Mandi:
Do I understand you correctly that you will not accept the existence of ADHD until you see enough neuropathological studies involving actual physical cytoarchitectonic analysis of ADHD brains (like the analyses done on dyslexic brains by Galabruda, Kemper, Geshwind, Sherman and others).
Since you mentioned that you have read studies that indicate that there are no observable differences between the brains of ADHD and non ADHD individuals, I assume you have read but dismissed the studies that have shown that the caudate nucleus and the global pallidus structures of the basal ganglia, as well as the cerebellum and the frontal cortex have been found to be smaller in individuals with ADHD. Further, the bands of fibers in the corpus callosum was thinner in the posterior frontal, parietal, and temporal lobes of the two hemispheres in children with ADHD than in the hemispheres of the control groups. Also, measurements of the thickness of cortex showed that gray matter was reduced in inferior frontal cortex and anterior temporal lobes, but increased in the posterior temporal cortices and inferior parietal cortex. (The measurement studies were published in the Lancet which, as you know, is a British journal.)
As far as the diagnosis process is concerned, as with dyslexia, without cutting open the skull, we cannot tell with total certainty if a person actually has ADHD.
Like dyslexia, we must rely on a set of established characteristics and symptoms to classify a person as having ADHD. Unfortunately, this is not an in fallible method of determining if a person has ADHD.
(In case you a wondering "what does she I know about dyslexia", I have been a member of the International Dyslexia Association for 19 years (when it was still the Orton Dyslexia Society), and I have studied dyslexia, and have worked with children who have dyslexia all these years, and I continue to study it. Consequently, I have had many opportunities to hear and talk with experts in the field such as Dr. Gordon Sherman who was Assistant Professor of Neurology at Harvard, and did brain research with Dr. Geshwind at Beth Israel Deaconess Hospital in Boston, Mass.)

(Stored items from a collection)
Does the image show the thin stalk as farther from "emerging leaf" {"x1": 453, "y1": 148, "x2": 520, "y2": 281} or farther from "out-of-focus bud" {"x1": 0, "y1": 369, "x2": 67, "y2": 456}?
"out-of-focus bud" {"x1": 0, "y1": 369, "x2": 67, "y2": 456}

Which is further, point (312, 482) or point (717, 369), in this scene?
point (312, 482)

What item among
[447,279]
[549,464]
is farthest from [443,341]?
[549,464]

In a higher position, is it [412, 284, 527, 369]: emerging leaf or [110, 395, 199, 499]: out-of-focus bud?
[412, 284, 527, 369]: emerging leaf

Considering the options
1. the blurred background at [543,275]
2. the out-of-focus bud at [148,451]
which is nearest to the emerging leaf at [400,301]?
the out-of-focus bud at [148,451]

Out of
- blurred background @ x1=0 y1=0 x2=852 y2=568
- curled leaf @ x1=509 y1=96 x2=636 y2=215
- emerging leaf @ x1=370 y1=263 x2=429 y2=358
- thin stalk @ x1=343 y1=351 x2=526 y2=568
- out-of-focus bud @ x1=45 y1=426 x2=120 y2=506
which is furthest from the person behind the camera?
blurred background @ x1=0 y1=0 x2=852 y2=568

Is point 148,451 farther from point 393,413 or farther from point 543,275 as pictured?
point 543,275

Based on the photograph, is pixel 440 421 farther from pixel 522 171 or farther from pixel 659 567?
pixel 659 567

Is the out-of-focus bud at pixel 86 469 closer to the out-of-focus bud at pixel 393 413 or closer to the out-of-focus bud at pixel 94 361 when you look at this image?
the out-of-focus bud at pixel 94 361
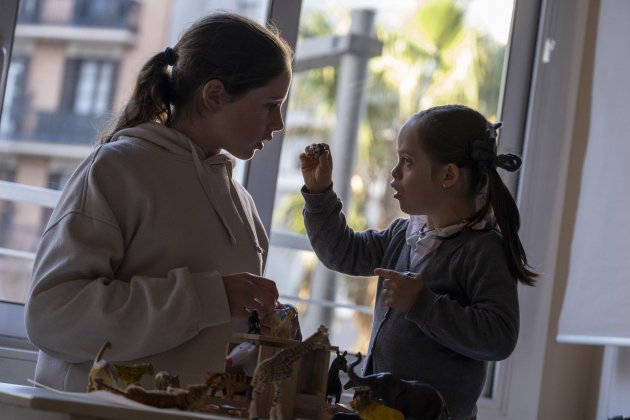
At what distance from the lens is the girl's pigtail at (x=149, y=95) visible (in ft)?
5.24

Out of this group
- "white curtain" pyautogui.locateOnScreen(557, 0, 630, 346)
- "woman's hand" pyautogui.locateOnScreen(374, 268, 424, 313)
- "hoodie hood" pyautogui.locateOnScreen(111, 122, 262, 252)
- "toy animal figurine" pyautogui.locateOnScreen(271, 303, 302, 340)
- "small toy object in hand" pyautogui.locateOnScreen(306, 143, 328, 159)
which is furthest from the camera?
"white curtain" pyautogui.locateOnScreen(557, 0, 630, 346)

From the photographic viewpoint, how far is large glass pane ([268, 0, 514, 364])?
2.25 m

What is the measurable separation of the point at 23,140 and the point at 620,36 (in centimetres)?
141

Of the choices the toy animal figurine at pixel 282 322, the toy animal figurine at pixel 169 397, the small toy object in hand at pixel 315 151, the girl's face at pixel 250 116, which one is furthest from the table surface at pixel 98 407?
the small toy object in hand at pixel 315 151

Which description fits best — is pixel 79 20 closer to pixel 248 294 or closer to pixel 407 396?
pixel 248 294

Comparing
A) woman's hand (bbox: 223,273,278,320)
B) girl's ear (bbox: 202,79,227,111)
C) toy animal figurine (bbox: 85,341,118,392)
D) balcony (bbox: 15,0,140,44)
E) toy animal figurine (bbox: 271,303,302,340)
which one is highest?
balcony (bbox: 15,0,140,44)

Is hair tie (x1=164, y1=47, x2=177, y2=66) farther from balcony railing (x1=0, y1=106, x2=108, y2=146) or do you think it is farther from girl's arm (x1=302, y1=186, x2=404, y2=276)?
balcony railing (x1=0, y1=106, x2=108, y2=146)

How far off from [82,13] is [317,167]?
2.54ft

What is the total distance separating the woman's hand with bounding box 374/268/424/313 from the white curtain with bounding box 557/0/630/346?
77 cm

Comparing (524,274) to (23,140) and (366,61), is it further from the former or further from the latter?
(23,140)

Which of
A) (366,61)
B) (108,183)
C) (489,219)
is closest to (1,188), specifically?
(108,183)

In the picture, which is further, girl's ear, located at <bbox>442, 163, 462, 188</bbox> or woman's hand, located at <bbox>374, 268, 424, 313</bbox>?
girl's ear, located at <bbox>442, 163, 462, 188</bbox>

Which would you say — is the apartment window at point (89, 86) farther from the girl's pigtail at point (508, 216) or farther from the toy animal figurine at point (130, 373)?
the toy animal figurine at point (130, 373)

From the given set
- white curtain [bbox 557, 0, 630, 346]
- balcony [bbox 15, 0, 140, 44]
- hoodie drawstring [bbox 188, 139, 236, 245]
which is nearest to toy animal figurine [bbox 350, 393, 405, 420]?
hoodie drawstring [bbox 188, 139, 236, 245]
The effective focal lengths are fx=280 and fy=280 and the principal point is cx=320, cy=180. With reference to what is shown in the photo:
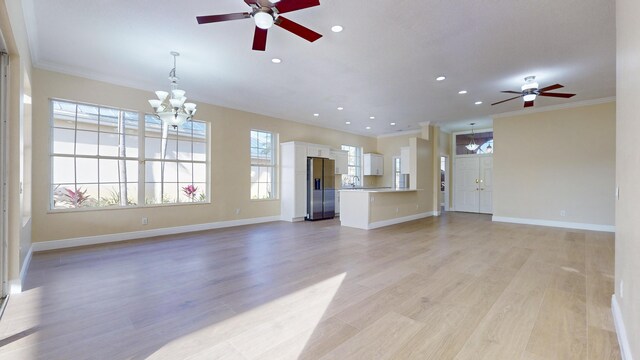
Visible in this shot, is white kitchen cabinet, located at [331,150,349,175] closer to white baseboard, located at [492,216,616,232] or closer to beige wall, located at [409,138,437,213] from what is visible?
beige wall, located at [409,138,437,213]

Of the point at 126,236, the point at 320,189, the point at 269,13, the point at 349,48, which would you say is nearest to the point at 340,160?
the point at 320,189

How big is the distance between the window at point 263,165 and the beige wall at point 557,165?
6079mm

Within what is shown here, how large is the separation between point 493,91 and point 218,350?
20.3 feet

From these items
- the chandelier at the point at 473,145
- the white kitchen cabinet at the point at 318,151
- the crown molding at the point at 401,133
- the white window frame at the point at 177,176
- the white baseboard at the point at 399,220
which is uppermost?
the crown molding at the point at 401,133

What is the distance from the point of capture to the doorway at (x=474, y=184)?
9055 mm

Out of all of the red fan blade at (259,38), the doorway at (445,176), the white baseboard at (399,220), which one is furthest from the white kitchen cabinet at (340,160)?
the red fan blade at (259,38)

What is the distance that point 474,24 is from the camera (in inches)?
124

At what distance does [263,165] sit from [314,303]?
212 inches

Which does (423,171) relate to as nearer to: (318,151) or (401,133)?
(401,133)

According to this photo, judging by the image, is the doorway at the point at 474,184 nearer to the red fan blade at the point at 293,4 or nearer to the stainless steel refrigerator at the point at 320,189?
the stainless steel refrigerator at the point at 320,189

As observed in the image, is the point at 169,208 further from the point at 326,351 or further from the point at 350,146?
the point at 350,146

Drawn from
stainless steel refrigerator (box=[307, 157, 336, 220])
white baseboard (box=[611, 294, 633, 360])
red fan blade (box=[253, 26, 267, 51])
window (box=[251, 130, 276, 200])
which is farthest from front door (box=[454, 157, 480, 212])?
red fan blade (box=[253, 26, 267, 51])

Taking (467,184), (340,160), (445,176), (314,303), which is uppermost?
(340,160)

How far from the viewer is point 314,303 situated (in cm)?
253
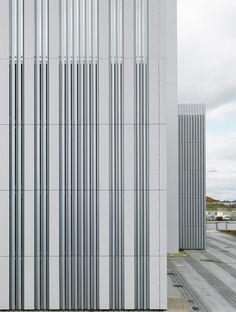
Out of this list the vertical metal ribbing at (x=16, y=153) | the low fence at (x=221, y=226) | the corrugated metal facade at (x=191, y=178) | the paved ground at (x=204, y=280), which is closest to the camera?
the vertical metal ribbing at (x=16, y=153)

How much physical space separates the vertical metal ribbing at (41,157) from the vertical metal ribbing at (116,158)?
2637 mm

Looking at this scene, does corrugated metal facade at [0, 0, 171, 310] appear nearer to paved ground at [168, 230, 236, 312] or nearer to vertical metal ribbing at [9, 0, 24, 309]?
vertical metal ribbing at [9, 0, 24, 309]

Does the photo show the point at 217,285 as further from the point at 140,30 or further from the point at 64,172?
the point at 140,30

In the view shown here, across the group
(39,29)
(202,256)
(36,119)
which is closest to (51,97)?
(36,119)

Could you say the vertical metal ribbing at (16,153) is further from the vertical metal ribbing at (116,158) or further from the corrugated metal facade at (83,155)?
the vertical metal ribbing at (116,158)

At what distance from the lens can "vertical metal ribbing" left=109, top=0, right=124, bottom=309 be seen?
1527 centimetres

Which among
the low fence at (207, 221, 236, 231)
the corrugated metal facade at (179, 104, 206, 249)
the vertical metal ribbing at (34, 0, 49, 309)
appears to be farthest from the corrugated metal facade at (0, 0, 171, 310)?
the low fence at (207, 221, 236, 231)

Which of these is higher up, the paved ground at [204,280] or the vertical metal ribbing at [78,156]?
the vertical metal ribbing at [78,156]

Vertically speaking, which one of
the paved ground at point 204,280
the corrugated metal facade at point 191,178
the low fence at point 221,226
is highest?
the corrugated metal facade at point 191,178

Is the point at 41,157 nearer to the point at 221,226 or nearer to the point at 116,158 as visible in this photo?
the point at 116,158

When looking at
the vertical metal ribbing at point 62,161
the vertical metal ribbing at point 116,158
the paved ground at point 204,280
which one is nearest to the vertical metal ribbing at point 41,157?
the vertical metal ribbing at point 62,161

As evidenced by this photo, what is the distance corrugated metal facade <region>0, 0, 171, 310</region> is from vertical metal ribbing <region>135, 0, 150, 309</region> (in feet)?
0.13

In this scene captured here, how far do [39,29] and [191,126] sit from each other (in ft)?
67.1

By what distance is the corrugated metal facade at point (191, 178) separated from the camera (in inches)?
1289
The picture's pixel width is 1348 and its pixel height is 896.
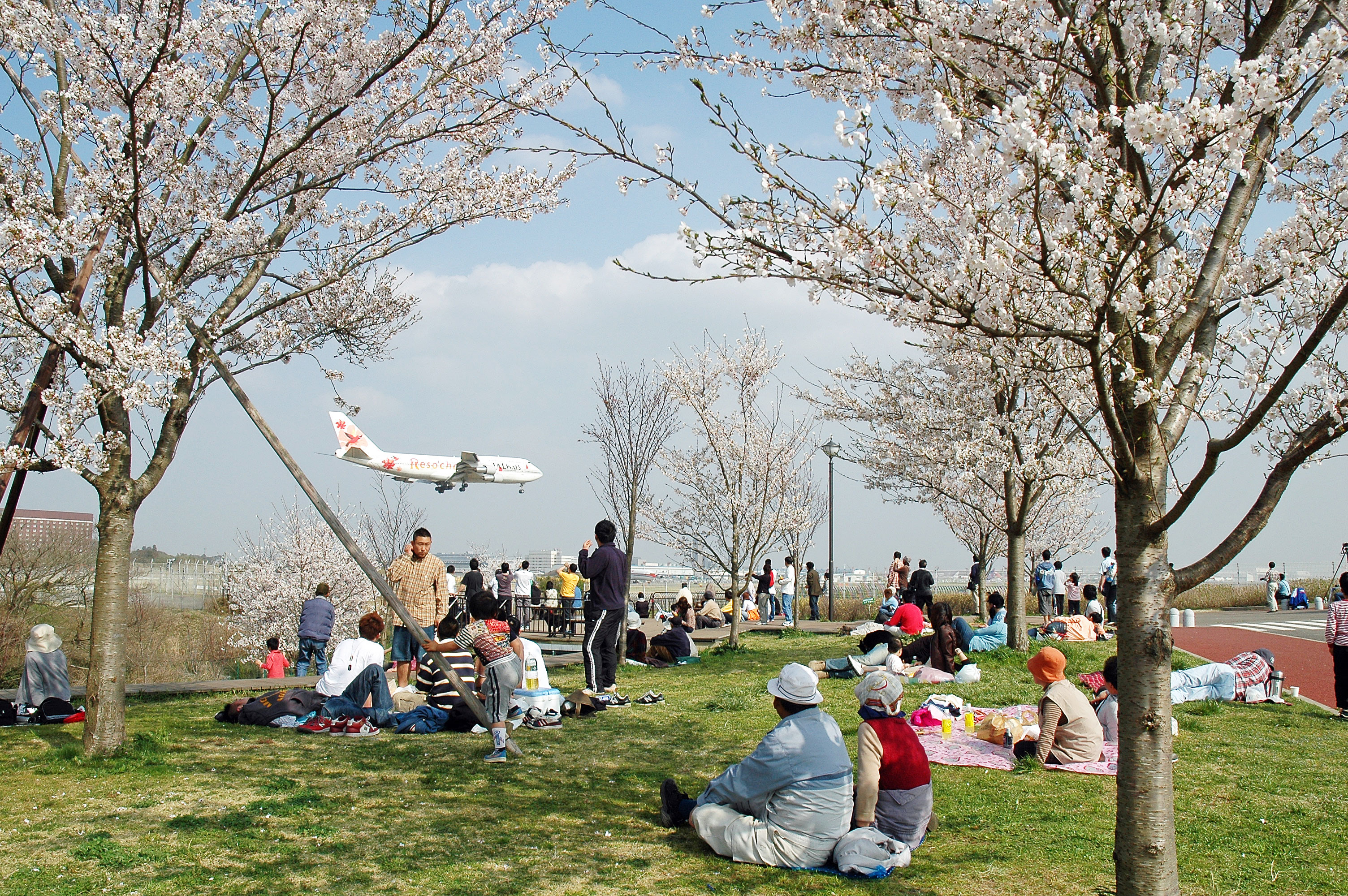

§ Actions to take
(a) Decide whether each statement agrees with the reply to Mandi, answering yes or no and quoting the deciding words of the reply. (i) The measurement studies were published in the Lancet. (ii) The writer says that ADHD can be identified with total certainty without cutting open the skull. (iii) The writer has been a member of the International Dyslexia Association for 19 years.
(b) Update the reply to Mandi from "(In case you" to "in Boston, Mass.)", putting "specialists" in place of "experts".

§ Solution set
(a)
(i) Yes: "The measurement studies were published in the Lancet"
(ii) No: "without cutting open the skull, we cannot tell with total certainty if a person actually has ADHD"
(iii) Yes: "I have been a member of the International Dyslexia Association for 19 years"

(b)
(In case you a wondering "what does she I know about dyslexia", I have been a member of the International Dyslexia Association for 19 years (when it was still the Orton Dyslexia Society), and I have studied dyslexia, and have worked with children who have dyslexia all these years, and I continue to study it. Consequently, I have had many opportunities to hear and talk with specialists in the field such as Dr. Gordon Sherman who was Assistant Professor of Neurology at Harvard, and did brain research with Dr. Geshwind at Beth Israel Deaconess Hospital in Boston, Mass.)